When did you first realize this was your calling?

During my communication studies, I soon discovered that I wanted to do something with writing. That’s how I got started as a copywriter. Over the years this evolved into me becoming a content creator, however after awhile I noticed that I missed the visual aspect in my daily work. That’s why I decided to take a number of master classes such as “art direction” at the University of Arts in London and, in addition, I taught myself the photography profession. I did that by reading a lot, watching YouTube videos / tutorials and trial and error. I’m not the only one that finds the combination between text and image to be an added value, it is also 1 + 1 = 3 for my customers.


How did you get your business off the ground?

During the crisis 7 years ago I started freelancing. I thought, “if I succeed now, it will always work.” I had just got out of a job at a company that didn’t suit me at all. In the evenings I put together a website, I created my branding with my boyfriend at the time and I saved money like crazy. I made sure I had a big enough buffer for at least six months. I didn’t have to use that buffer much, because I quickly took on both small and large jobs and I haven’t been out of work for the past 7 years. I did have a periods when I worried whether or not there would be something coming? However, that often turned out to be the calm before the storm.

They say it takes 10,000 hours to master a skill. That would mean that you have to do something full-time for at least 5 years before you can really do it flawlessly.

What makes your photography unique?

I think you can tell from my photography that I am a storyteller. They are not fleeting, beautiful pictures but they tell a small or big story. I also think that my photography has a certain balance that often recurs.


What is the biggest challenge for you as a entrepreneur?

My biggest challenge as an entrepreneur is to say no and to keep listening to my gut feeling. The latter is sometimes very difficult. Especially when a job is offered for a great brand or for a beautiful fee, but I have a gnawing feeling that tells me I shouldn’t do it. Nowadays I manage to say thanks but no thanks for such projects. In the past 7 years I have tripped up enough to know that prestige or money isn’t everything.

What inspires you to keep going?

My enormous drive and ambition. It is the nature of the beast. I am also easily bored and therefore like to keep busy. Have I seen and done it all? Then it’s time to go and try something else. I’m never done learning. That’s why I like to invest in myself. For example, last autumn I followed the intense and highly regarded training, “Understanding Groups and Leaders,” at Hyper Island. Also, I studied Cambridge English at (the highest) C2 level 6 years ago. I like to challenge myself.


What’s your life motto / what mantra do you live by?

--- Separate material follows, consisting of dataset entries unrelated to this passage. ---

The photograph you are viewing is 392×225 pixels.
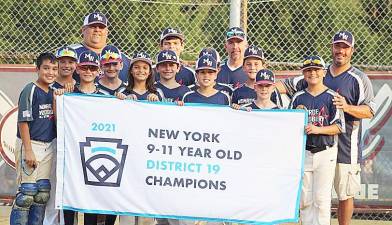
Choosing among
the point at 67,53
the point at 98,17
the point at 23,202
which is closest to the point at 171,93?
the point at 67,53

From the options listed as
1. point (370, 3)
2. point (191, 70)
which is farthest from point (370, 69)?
point (191, 70)

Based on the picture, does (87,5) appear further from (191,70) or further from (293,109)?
(293,109)

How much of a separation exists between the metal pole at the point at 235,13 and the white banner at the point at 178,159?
235 centimetres

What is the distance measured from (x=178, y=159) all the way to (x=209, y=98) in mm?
644

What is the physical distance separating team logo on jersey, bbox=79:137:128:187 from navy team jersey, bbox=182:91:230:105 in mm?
756

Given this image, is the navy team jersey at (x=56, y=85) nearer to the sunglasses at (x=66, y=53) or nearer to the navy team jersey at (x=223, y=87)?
the sunglasses at (x=66, y=53)

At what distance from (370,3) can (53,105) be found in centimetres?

Difficult. Strive for happiness I think? You can make happiness. But you have to work for that. I like to work hard. Because I also like to enjoy hard.


How do you ensure a good work / life balance?

My husband works at irregular times and that gives me the flexibility to take an evening or weekend here and there. In addition, he sometimes helps me with larger photo shoots. Fortunately, I can be very lazy and when the laptop is closed, it is really closed. Tomorrow is another day.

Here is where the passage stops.